Auteur : Jean-Jacques Wondo Omanyundu

Élections après 2018 : C. Nangaa concrétise le glissement et offre un mandat gratuit à Joseph Kabila

Par Jean-Bosco Kongolo

Ce qui avait été longtemps annoncé et/ou dénoncé par les analystes de DESC est maintenant chose faite : le fait accompli laborieusement préparé par un groupe de jouisseurs de la République pour octroyer à Joseph Kabila un mandat gratuit dénommé « glissement ». Pour y parvenir, tous les moyens (institutionnels, humains et matériels) ont été mis à contribution avec le consentement tacite ou exprès des uns mais aussi surtout, avec la naïveté des autres. La CENI, que nous n’avions cessé de qualifier de service technique de la présidence en matière électorale est sortie du bois pour confirmer l’aboutissement de la  collusion qui avait déjà merveilleusement fonctionné entre elle, la MP et la Cour constitutionnelle[1].

Face à tous ces actes constitutifs de violation de la Constitution, celui qui était censé être le garant du bon fonctionnement des institutions observe intentionnellement un silence qui ne signifie autre chose qu’un défi lancé au peuple congolais et, pourquoi pas, à la communauté internationale de le faire partir. Mais, entre temps, sur base de quoi va-t-il diriger la République pendant la transition et sur quels soutiens internes et externes compte-t-il? La passation pacifique du pouvoir est-elle encore possible? Si non, de quels moyens le peuple congolais dispose-t-il pour lui indiquer la voie de sortie? Quelle serait l’attitude de la communauté internationale au cas où les Congolais parviendraient seuls à régler ce problème? Enfin, quelle sera l’attitude et l’avenir de ces députés et sénateurs congolais, aussi hors mandat, qui par leur silence, sont devenus complices de cette forfaiture ? Ce sont toutes ces questions qui seront examinées dans la présente analyse, en rappelant à l’intention de l’opinion publique le chemin parcouru pour aboutir au glissement.
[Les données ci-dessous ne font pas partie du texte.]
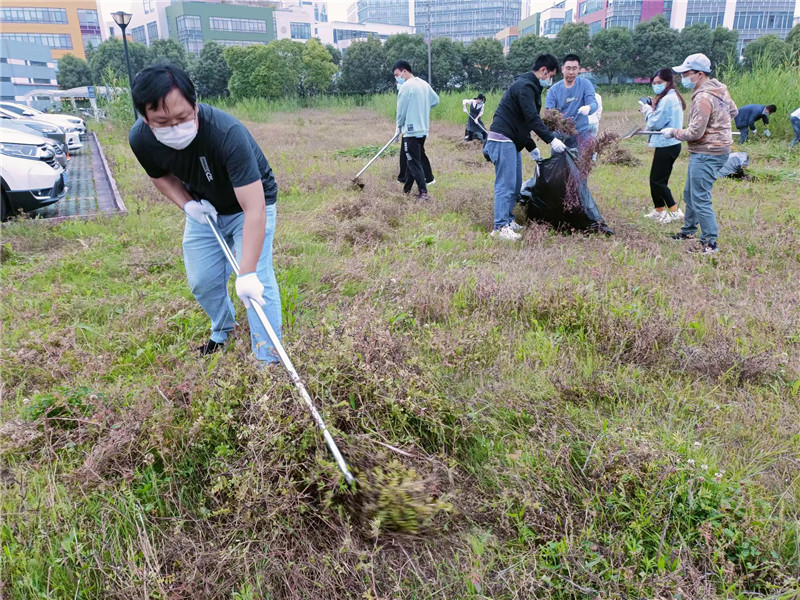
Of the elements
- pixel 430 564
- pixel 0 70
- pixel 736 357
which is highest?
pixel 0 70

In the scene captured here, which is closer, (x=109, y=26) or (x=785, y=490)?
(x=785, y=490)

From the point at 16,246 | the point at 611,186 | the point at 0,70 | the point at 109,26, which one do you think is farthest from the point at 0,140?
the point at 109,26

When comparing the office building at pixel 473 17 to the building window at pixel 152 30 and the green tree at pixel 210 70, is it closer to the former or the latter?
the building window at pixel 152 30

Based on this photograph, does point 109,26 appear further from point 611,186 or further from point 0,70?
point 611,186

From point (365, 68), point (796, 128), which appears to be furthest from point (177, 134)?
point (365, 68)

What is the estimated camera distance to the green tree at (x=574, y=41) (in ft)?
102

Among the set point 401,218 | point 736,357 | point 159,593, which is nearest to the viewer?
point 159,593

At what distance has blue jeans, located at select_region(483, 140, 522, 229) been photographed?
184 inches

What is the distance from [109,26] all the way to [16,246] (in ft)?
260

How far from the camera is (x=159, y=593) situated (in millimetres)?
1463

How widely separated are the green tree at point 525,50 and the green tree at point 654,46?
5196 mm

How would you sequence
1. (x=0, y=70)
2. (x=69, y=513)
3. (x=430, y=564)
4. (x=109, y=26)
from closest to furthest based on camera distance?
(x=430, y=564) < (x=69, y=513) < (x=0, y=70) < (x=109, y=26)

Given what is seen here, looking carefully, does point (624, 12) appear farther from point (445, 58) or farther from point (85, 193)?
point (85, 193)

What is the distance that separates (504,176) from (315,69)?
2851 cm
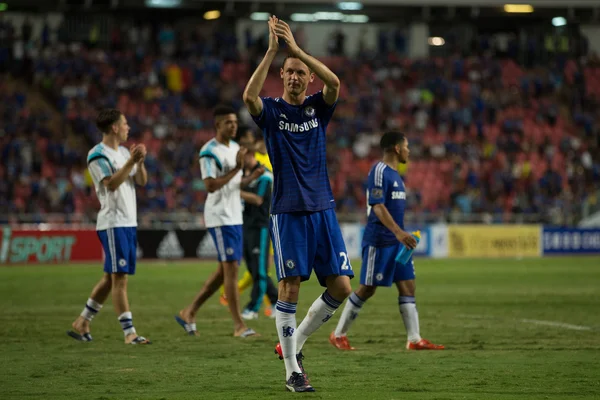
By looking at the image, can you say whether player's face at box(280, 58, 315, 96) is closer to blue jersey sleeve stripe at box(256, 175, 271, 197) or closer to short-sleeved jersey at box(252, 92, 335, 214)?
short-sleeved jersey at box(252, 92, 335, 214)

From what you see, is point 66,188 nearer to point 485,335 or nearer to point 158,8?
point 158,8

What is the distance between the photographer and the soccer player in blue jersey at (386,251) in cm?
979

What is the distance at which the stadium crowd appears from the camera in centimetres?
3147

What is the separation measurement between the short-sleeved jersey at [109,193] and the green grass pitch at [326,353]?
132 centimetres

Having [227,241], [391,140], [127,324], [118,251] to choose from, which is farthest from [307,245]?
[227,241]

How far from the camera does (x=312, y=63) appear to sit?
6.95 metres

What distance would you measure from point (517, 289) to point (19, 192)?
17.1 m

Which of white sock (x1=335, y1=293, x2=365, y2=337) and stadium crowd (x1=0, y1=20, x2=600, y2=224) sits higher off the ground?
stadium crowd (x1=0, y1=20, x2=600, y2=224)

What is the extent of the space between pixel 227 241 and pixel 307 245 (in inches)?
149

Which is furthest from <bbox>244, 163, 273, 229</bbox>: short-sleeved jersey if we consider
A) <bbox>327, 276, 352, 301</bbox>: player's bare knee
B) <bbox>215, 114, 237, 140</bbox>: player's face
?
<bbox>327, 276, 352, 301</bbox>: player's bare knee

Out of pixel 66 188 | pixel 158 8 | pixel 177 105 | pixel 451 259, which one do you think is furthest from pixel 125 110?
pixel 451 259

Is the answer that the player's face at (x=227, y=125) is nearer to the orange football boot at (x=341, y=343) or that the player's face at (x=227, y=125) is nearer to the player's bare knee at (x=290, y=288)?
the orange football boot at (x=341, y=343)

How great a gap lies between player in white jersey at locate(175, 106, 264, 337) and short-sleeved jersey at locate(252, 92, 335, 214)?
341 centimetres

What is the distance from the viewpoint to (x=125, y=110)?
115 feet
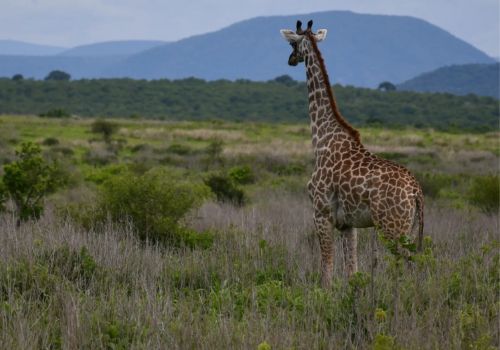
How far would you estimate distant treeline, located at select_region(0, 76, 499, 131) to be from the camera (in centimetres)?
8181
1. Le machiavélisme au service du glissement 

Même si le « glissement » n’est qu’un moyen et non l’objectif ultime à atteindre, y être arrivé n’a pas été facile pour les stratèges de la MP et pour leur autorité morale qui, pour les besoins de la cause, ont dû appliquer les principes de Machiavel. En termes simples, « Le machiavélisme désigne dans le langage courant une conception de la politique prônant la conquête et la conservation du pouvoir par tous les moyens, y compris la manipulation. »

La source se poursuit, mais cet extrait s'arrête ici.